On 9/08/2013 03:48, Scott Palmer wrote:
I have heard rumors of people being able to play HD video via Canvas. I have tried everything and can't come close. (Yes, I have been careful about the pixel format.) I mean, it looks like it is working for a few seconds, but then as the memory fills with the Canvas backlog it can lead to the GC using a lot more CPU, thus reducing the ability for Canvas to process its command queue even further, well it just collapses in on itself and dies. Is your app able to do *anything* else while the video is playing? The slightest delay to the rendering and that Canvas buffering bug kills the app. Not that it would matter if it could keep up, because the off-screen thing is also a deal breaker.
My app is basically just a video watching system -- while video is playing (in the bottom most layer of a StackPane), it shows overlays with time / position, possibly a menu (where you can download a matching subtitle for the video and adjust settings like playback speed and brightness). These overlays are smoothly faded in / faded out just with the opacity property of another Pane that is at a higher level in the main StackPane.

None of this is really CPU intensive, nor is there a huge SceneGraph to deal with (I'm guessing its smaller than 100 nodes while video playback is running). See picture here for an idea of what's going on while playback is occuring: https://github.com/hjohn/MediaSystem/blob/master/screenshot-1.jpg

The Stage used is a non-transparent one -- I mention this because a transparent change performs a lot worse than a non-transparent one. Before I used the Canvas solution, I'd actually just playback video in a java.awt.Frame with a transparent JavaFX Stage on top. I'd have 2 windows, with the transparent JavaFX Stage on top that would show overlays for the video, while the other window would show the video using java.awt.Canvas, accessed directly by VLC.

I do run into this issue every now and then though: https://javafx-jira.kenai.com/browse/RT-23312

It really needs to be fixed or Canvas is simply not safely usable in its current form (and IMHO never has been since its release then).

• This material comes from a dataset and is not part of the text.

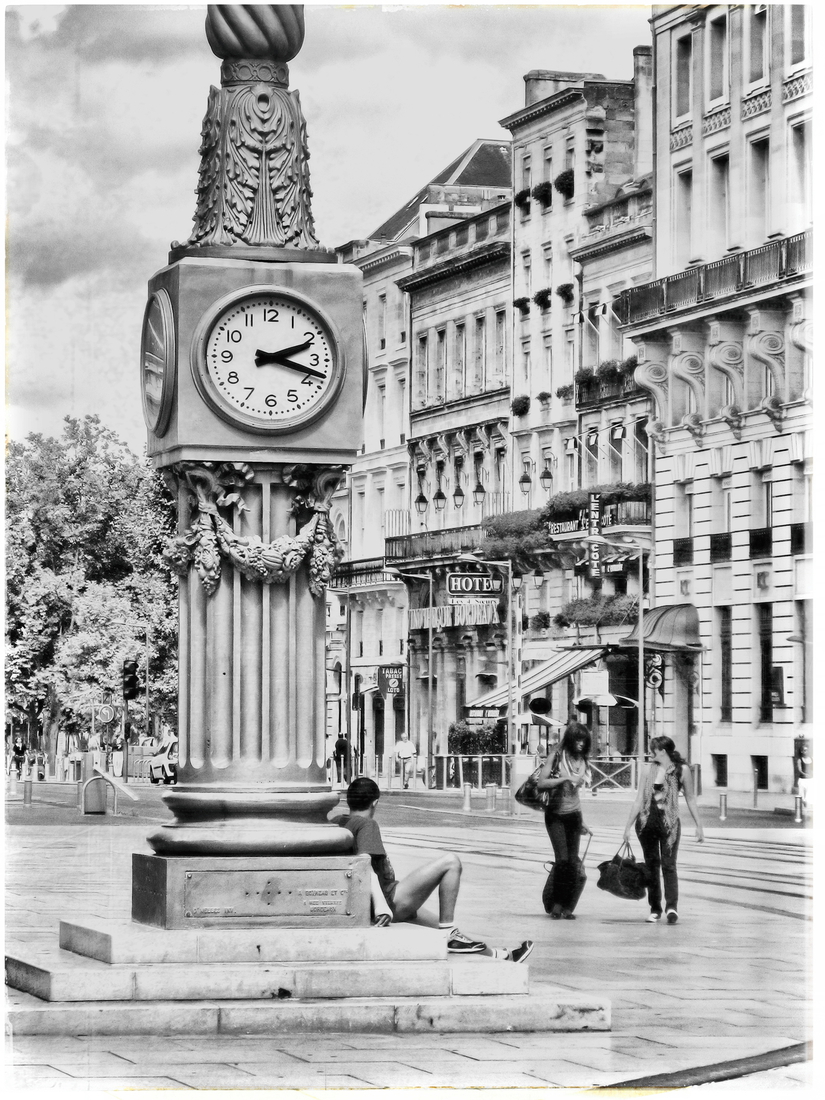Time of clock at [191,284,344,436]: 2:17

Of course 25fps is well below the 60fps required for full-speed video. I suspect it is the frame rate more than the frame size that matters here. Plain old, standard definition, interlaced, 60 fields per second will probably kill most apps with the current Canvas implementation.
I don't think I have aany 60fps video, if you can point me to something I can download that VLC can handle that is of the size you're using I could test with the setup I have here. With 1920x1080 HD Video, the CPU uses 8% according to Task Manager (low-end quad core xeon, about 1 year old). I'm running a standard Java VM (b99), no other tweaking, with default memory settings, 256 MB heap, Task Manager claims a working set of +/- 600 MB, but some native memory might be involved -- when playback stops, working set drops to 340 MB, so there's definitely a lot going on.

It's solid though once playback starts (usually it only locks up at the start of playback, if it locks up) and can run for hours. No frame stuttering (I'd notice this immediately on a horizontal pan of one of the test videos I use). Even with a lot of other things going on on the same machine (although not by my Java process) playback stays solid -- I often have this machine running at 50-75% CPU for extended periods while enjoying a Video on the 3rd screen.

I'd agree though that more than doubling the frame rate is gonna be a huge impact. I'm not certain if interlaced is going to cause any additional problems, I'm assuming that's handled by VLC and that I'd still be copying a full buffer for each frame (or do you mean 60 FPS interlaced = 120 FPS?).

We need something better. I proposed having at least a JNI method so we could get native window handles from Stages but didn't get any traction either. Security was brought up as a concern, which I totally do NOT understand as the use of JNI means you are out of the Java sandbox already. If we had native window handles we might be able get our own window for rendering to at least interact nicely with the Stage. (We already did this successfully in Swing via JAWT and a heavyweight component that we paint to from native code)
Getting a WindowHandle for a Stage would be great -- however, I think I actually hacked this in at one point, and then tried playing back video on a JavaFX Stage -- the video however always ended up in the foreground, obliterating any JavaFX rendering. That would need to be solved as well if it is still an issue.

I've actually tried almost every video player solution that I could find (all on Windows), including DirectShow (using DSJ), GStreamer-java, MPlayer (in seperate window), VLCJ, MediaPlayer Classic Home Cinema and Xuggler. All of them except VLCJ had severe issues, ranging from simply being immature and crashing (GStreamer-java, MPlayer) to having insufficient accessible controls (DSJ, MediaPlayer Classic) to only being able to play stereo output, no 5.1 etc (Xuggler) or being complicated to use (DSJ mainly (DirectShow sucks), Xuggler somewhat).